Dataset entries

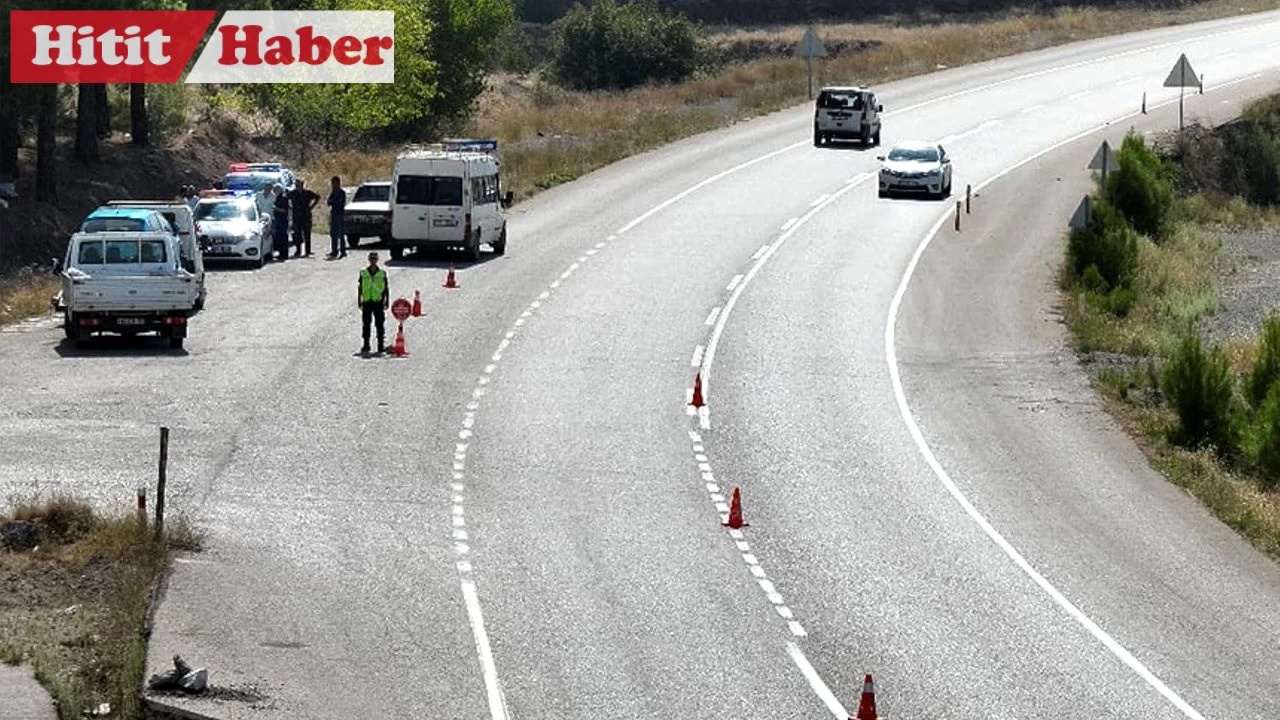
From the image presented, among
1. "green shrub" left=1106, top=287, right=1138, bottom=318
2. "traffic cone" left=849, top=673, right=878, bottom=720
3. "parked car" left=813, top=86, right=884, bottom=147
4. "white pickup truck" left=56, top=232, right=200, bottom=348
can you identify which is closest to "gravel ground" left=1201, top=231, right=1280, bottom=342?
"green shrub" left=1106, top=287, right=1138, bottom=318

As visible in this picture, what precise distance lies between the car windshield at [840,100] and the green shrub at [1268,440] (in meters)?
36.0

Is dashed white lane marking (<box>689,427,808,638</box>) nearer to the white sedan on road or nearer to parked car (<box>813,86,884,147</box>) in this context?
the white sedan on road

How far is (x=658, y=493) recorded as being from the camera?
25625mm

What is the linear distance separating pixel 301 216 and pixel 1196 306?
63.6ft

**EXERCISE OBJECTIVE**
Rewrite every one of the rows above with each instance of "parked car" changed to "stationary car" and everything else left as it is. Leave the pictures out of your answer.

**SOLUTION TO THIS PROBLEM**
From the image presented, among
1. "green shrub" left=1106, top=287, right=1138, bottom=318
2. "traffic cone" left=849, top=673, right=878, bottom=720
3. "stationary car" left=813, top=86, right=884, bottom=147
4. "white pickup truck" left=56, top=232, right=200, bottom=348
can you identify which is closest to "gravel ground" left=1201, top=231, right=1280, bottom=342?
"green shrub" left=1106, top=287, right=1138, bottom=318

As visible in this picture, what precise distance lies between the car windshield at [840,100] and the green shrub at [1268,440] (in meters)?
36.0

Is dashed white lane marking (<box>689,427,808,638</box>) nearer to the white sedan on road or nearer to stationary car (<box>813,86,884,147</box>) in this context?
the white sedan on road

How far is (x=658, y=493) recorded as being from the camera?
25625mm

What is the linear distance separating pixel 301 216 and pixel 1196 306?
63.6ft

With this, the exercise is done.